But the Polish case, again... The coordinator of my session, a very nice German lady, commented at the end that she had been so surprised reading my abstract, it seemed so exotic to her, she said, that someone in Poland studied the literature of Angola and Mozambique... I see the reason of her surprise. I know what kind of presentations the Polish colleagues used to propose... "Polish reception of this and that" and "This and that in Poland". And strangely, I didn't say a word about Ondjaki in Poland...
Overall, I'm planning to come back for the next world congress.

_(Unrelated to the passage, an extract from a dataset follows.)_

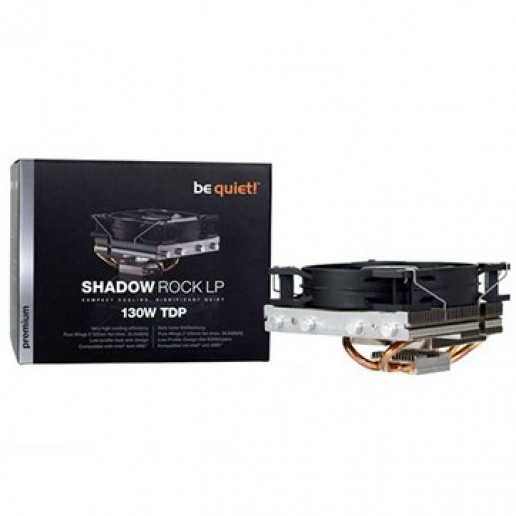 be quiet! Shadow Rock LP ntel: 775 / 115X / 1366 / LGA2011 Square ILM, AMD: AM2(+) / AM3(+) / FM1 / FM2(+), TDP 130W, Dimensions 134 x 122 x 75.4, Pure Wings 2, 1x, 3Y Warranty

But in the meanwhile, I've scheduled my participation in an Orientalistentag organised by the Deutsche Morgenländische Gesellschaft, a respectful, 19th.-century association that hopefully might provide me with all what I wish to know about Gitagovindas of the world. In other words, I hope that specialised conferences may offer me what I've been missing at the great comparativist congress.
I might regret I didn't stick to the leading scholars, I didn't pay sufficient attention to affiliations, and I lost my time exploring the margins. But after all, such events are not really to gather knowledge. Their aim is to offer an insight into the global situation, to see people, not ideas. Even if, at the end, you are left alone with just yourself... David Damrosch's book, Meetings of the Mind, came back in more than one conversation. Its final lesson, after all: the whole panel of scholars is just you. I prefer another reference. The note of young Eliade in the Tivoli gardens, alone, dreaming about the crowd of discussing scholars...
The world congress with a thousand participants is perhaps an opportunity to be alone, bringing forth the essential loneliness of the scholar, helping to find one's own place in the middle of all the mess.